As was noted by some former players, times were much different then in the NFL. Brutal hits that would incur a fine and/or suspension in today's kinder gentler version of pro football were commonplace back in those days. No call. Business as usual. Whether the "evolution" of the NFL was/is a good or bad thing is certainly open to debate.
But back in the day, Buddy Ryan's "46" defense not only confused opposing offenses, but struck fear in them. The "46" designation actually arose from the uniform number of starting safety Doug Plank. While it had many variations involving defensive linemen and linebackers' assignments on any given play, who would do what when the ball was snapped was mostly dictated by the unheralded Plank, depending on what he saw of the offensive formation -- and instinct.

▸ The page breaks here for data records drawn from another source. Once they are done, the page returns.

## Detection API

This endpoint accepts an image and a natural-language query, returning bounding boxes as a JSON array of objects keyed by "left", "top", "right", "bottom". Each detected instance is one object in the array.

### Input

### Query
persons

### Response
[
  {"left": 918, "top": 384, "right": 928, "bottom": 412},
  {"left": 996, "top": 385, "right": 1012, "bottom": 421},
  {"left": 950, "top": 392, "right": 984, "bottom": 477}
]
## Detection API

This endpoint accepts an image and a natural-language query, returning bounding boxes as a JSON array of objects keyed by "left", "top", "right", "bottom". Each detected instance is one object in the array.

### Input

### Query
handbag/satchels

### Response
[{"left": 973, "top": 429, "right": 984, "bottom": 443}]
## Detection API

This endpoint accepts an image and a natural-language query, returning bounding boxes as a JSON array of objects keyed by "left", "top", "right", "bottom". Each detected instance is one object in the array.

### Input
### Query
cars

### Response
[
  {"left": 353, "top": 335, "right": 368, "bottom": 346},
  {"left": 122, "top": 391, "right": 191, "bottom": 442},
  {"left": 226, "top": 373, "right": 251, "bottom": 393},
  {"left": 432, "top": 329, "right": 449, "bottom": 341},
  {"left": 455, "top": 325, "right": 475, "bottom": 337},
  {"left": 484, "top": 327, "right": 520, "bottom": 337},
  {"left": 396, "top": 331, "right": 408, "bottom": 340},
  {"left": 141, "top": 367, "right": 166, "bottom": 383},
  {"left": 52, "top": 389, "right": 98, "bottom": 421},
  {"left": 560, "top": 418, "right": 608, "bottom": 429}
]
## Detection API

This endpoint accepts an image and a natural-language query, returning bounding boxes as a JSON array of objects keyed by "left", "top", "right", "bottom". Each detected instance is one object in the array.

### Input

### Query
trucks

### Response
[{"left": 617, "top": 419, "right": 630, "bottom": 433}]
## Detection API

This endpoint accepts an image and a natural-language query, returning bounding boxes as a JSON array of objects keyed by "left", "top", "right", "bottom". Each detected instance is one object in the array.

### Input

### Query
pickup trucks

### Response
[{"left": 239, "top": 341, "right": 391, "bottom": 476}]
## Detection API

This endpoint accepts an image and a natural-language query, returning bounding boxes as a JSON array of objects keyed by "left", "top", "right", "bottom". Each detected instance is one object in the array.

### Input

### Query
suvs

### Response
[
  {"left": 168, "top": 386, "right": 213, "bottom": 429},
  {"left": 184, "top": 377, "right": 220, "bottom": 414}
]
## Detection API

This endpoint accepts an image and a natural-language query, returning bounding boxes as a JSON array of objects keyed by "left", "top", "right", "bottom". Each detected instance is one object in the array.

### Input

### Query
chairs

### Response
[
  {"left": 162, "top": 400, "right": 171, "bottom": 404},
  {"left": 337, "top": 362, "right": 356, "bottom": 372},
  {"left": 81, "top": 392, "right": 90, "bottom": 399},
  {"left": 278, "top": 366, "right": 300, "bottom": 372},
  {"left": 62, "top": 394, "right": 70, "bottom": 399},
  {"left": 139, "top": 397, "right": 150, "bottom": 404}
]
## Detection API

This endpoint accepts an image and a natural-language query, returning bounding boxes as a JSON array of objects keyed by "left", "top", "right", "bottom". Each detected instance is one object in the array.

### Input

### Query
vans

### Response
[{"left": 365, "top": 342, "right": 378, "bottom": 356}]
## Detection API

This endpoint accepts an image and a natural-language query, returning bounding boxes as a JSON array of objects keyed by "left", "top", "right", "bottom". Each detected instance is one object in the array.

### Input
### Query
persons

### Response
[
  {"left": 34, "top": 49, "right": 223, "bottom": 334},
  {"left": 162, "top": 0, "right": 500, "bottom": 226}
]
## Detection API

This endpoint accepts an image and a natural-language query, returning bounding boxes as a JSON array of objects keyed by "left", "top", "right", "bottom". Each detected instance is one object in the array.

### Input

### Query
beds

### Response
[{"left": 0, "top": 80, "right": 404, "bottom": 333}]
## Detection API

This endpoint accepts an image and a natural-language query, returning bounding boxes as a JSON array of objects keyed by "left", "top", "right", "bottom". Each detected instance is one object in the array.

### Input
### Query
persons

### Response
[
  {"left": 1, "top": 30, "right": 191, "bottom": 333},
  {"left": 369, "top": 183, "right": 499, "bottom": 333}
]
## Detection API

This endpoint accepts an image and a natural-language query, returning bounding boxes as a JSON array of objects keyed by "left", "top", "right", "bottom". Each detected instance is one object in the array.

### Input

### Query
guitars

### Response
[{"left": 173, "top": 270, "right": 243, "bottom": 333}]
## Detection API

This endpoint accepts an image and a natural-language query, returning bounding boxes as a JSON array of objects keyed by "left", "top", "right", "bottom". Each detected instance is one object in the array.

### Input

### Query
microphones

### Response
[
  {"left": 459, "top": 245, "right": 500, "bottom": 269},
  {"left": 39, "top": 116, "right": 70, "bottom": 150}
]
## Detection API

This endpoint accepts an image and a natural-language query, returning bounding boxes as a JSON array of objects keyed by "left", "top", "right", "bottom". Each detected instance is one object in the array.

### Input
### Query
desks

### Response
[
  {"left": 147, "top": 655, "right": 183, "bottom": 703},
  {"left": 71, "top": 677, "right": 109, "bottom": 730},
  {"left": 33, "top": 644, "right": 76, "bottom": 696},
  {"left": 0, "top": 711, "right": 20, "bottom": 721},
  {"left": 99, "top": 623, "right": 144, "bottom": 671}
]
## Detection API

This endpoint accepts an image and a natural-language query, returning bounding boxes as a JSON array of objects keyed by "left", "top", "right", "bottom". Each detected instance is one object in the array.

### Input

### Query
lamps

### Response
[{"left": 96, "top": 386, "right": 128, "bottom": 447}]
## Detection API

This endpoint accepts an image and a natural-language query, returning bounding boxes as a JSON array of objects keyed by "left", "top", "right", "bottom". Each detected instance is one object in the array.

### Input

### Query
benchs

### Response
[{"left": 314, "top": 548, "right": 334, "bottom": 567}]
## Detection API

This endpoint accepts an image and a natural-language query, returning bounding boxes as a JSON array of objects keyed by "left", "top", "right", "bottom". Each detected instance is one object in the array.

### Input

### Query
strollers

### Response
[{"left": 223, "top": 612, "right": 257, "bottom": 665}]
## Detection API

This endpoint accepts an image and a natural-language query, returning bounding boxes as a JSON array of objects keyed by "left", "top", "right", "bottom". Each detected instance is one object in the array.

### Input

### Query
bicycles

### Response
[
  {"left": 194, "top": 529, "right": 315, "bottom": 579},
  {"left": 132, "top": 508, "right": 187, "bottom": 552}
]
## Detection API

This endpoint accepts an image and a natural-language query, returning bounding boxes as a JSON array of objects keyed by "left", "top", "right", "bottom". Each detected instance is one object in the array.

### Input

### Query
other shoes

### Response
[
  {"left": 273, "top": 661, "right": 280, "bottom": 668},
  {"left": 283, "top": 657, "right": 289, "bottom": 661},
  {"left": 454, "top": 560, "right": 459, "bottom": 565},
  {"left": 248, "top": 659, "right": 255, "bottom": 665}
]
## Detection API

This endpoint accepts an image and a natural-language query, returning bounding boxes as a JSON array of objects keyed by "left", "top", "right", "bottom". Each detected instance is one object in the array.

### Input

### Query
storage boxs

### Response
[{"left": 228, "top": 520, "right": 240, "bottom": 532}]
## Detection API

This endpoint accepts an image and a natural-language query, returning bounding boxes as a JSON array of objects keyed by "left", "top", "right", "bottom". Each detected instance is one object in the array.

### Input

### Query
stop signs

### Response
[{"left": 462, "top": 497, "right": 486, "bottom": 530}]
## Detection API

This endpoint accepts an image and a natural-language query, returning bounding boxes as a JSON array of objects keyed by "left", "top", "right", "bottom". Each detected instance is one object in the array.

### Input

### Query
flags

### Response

And those Bears were loaded with defensive talent. Richard Dent, William (Fridge) Perry, Dan Hampton, Otis Wilson, Mike Singletary, Ron Rivera (current head coach of the Super Bowl bound Carolina Panthers), Wilber Marshall, the late Dave Duerson, Gary Fencik, Steve McMichael. etc. Virtually a very talented brute at every position.
Though others have laid claim to their own "special" defenses over the years (see Dallas' "doomsday", Pittsburgh's "steel curtain", and Miami's "no-name"), nobody ever did it quite like the 1985 Bears. Those other defenses were very effective indeed, but the 1985 Bears just flat-out beat people up.
[A bit of irony. Though the Bears were an original NFL franchise, the 1986 Super was, and remains their only championship.They really haven't come close since.]
Yet during the documentary, it was interesting to note how some players complain to this day that super-star running back Walter Payton didn't get to "shine" in that particular Super Bowl. It was "Sweetness's" crowning moment, they claimed, but #34 didn't get a lot of action. Mike Ditka himself, the head coach of that team, apologized for not being aware of it at the time. As we also know, Walter Payton would later develop a liver problem that led to his death in 1999 at the young age of 46. He had long since retired from football.
But some of his former black teammates complained that Payton got short-changed in Super Bowl XX. After all, against THOSE Patriots, they could have played them 10 times and smoked them every single game. Probably so. Walter should have got more "touches" in that Super Bowl, because we were going to beat them anyway, they asserted.
Maybe. Maybe not. And Ditka wimped out by offering up an apology three decades after the fact. Look at it this way ---
The head coach's (and his staff) main job was/is to put together a game plan that results in a victory against any particular opponent. If it better served the need of the TEAM to use Payton as a decoy, then so be it. Replays of that Super Bowl clearly show that on any given play, New England had at least 2 defenders, and sometimes 3-4 solely dedicated to zeroing in on Payton. They were NOT going to allow Walter to run wild.
Yet by doing so, New England left themselves thin on defense elsewhere. This allowed Bear quarterback Jim McMahon to throw deep strikes to wide receivers, notably speed demon Willie Gault.
The results spoke for themselves. Who can objectively question the game planning that led to a 46-10 Super Bowl romp?
Other players without apparently race-based agendas were more philosophical. Walter was a great player, they said. One of the best of all time. But it wasn't about padding his stats. It was about winning the game. The greater good of the team always has to come first.
And they were absolutely right. It's a sorry state of affairs when the once old-schoolish Mike Ditka caves to retroactive political correctness -- thirty years after he and his staff concocted a perfect game plan -- on both sides of the ball -- to accomplish one of the most lop-sided Super Bowl victories ever.
So Walter didn't get his yards. Who cares? The game plan worked, in a big way. He got his "ring", didn't he? Did anything else really matter?